Abstract

Kathleen Schwartzman’s The Chicken Trail is a fascinating glimpse into the poultry industry. Her view is global in nature, as the production of poultry in the United States involves migrant labor and foreign markets. The workers are recruited from Mexico, and the product is exported to Mexico. The relationship between foreign markets, migration, and poultry means that changes in the poultry industry impact both Mexico and the United States. The labor force of the poultry industry has changed much since the 1990s, shifting from predominately African American workers to Mexican migrant workers. Schwartzman addresses this transition, highlighting why the jobs are no longer filled by African Americans in the United States. Importation of poultry into Mexico has decreased employment opportunities within Mexico, encouraging Mexicans to head to the United States to seek employment.
The book is well written and thoroughly researched. The research questions are appropriately answered using multiple sources. The author employs several methods, from ethnographic narratives to quantitative analysis, to address her research question. She relies on a variety of sources, as the data come from the Social Security Administration, the U.S. Census, the Department of Agriculture, the Department of Labor, the National Labor Relations Board, and the Mexican Migration project. Data also come from Mexican sources including the Secretary of Commerce, the Secretary of Agriculture, and the Bank of Mexico. Using these data, the author is able to address what has happened to the poultry labor force and why a transition has occurred, outlining how the industry has impacted Mexican poultry producers.
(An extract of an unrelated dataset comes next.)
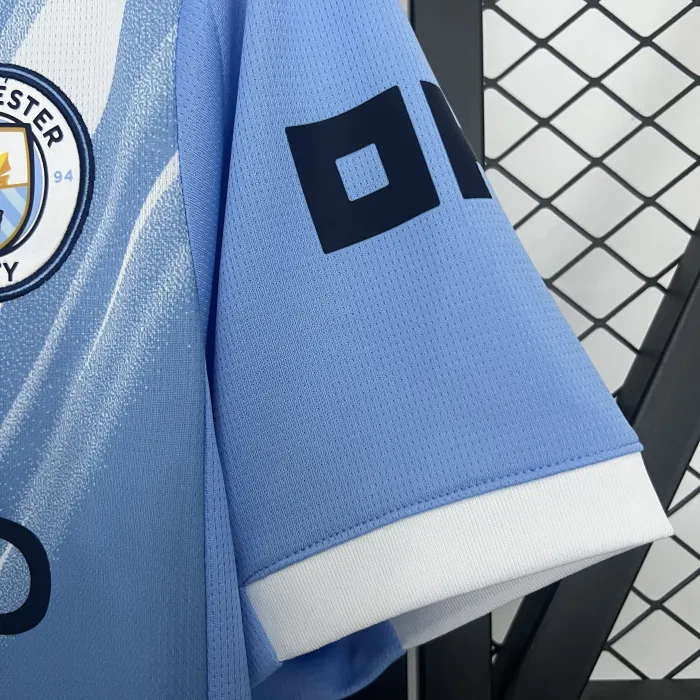Manchester City Home Jersey 25/26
Schwartzman investigates why the poultry labor force has shifted away from African American workers in favor of Mexican migrant workers. The book makes an interesting argument that the poultry business in the United States pushed African American workers out of poultry and recruited Mexican migrant workers to replace them. According to the author, the poultry industry was restructuring, and conflict over unionization led the industry to shift to Mexican migrant labor. African Americans did not leave the industry to pursue better opportunities, but were forced out by business owners who sought a more compliant labor force who would work for lower wages with few benefits. African Americans did not leave their poultry jobs, but were turned away. The author addresses many different reasons why African Americans stopped working in poultry, but increased Latino migration appears to have been the main factor. For African Americans, the result is higher unemployment and poverty. Schwartzman points out that Mexican migrants were preferred by the poultry industry over African American workers as they were viewed as more productive than African American workers and less inclined to complain about employment conditions due to their vulnerable status.
Schwartzman highlights the relationship between undocumented Mexican migration to the United States and U.S. poultry exports to Mexico. Mexican workers were coming to work in the United States at the same time that U.S. capitalists were gaining access to Mexican markets. They gained access to Mexican markets through NAFTA, which lowered tariffs on U.S. poultry. Before NAFTA, the tariffs on poultry imports were at times 260 percent. With NAFTA, the export of U.S. poultry grew greatly from 1990 to 2010. Many factors beyond NAFTA opened up Mexican markets including the IMF and the World Bank. This process brought Mexico into the global market.
Globalization may have brought Mexico into the global market, but it limited the opportunities of Mexican citizens. The increased flow of migrants to the United States is attributed to the shrinking opportunities that NAFTA and neoliberalism created. The growth of the poultry industry in the United States offered an opportunity for many Mexicans who decided it would be better to migrate to the United States, even if it meant encountering the risks associated with undocumented migration.
Although this story is compelling, future research should perform more sophisticated multivariate analysis of the relationships reported in this book. In terms of statistical analysis, Schwartzman relies on very simple correlations that do not take into consideration the multitude of factors which might alter the findings. The author argues that Mexican immigration hurt the labor market outcomes of African Americans, but there are a lot of other factors which might have changed between 1990 and 2000 that should be acknowledged before we can be sure that it was immigration that impacted African American workers. Similarly, the author argues that there is a bivariate relationship between poultry export and undocumented immigration to the United States and claims that this relationship is not spurious. However, it is difficult to determine whether the relationship is spurious without controlling for competing arguments. The author later outlines other factors which might have influenced undocumented migration: for example, the peso devaluation appears to have occurred exactly when migration greatly increased. To be fair, the peso devaluation and poultry exportation were all influenced by the introduction of Mexico into the global economy.
The power of Schwartzman’s argument is that the economies of Mexico and the United States are firmly aligned. Mexicans who worked in poultry in Mexico were pushed out of the industry due to the increased exports dictated by NAFTA, which were meant to liberalize trade relationships between Mexico and the United States. In turn, African American poultry workers in the United States were pushed out of the market when Mexican migrants came to the South to work in poultry. The author points out that poultry employers started the process by seeking other labor sources to fight off unionization and to lower the cost of production. In the short term, African Americans working in poultry were pushed out of the labor market, but future studies will need to establish what happened to such workers in the long term. Clearly, in the short term, the winners were the companies.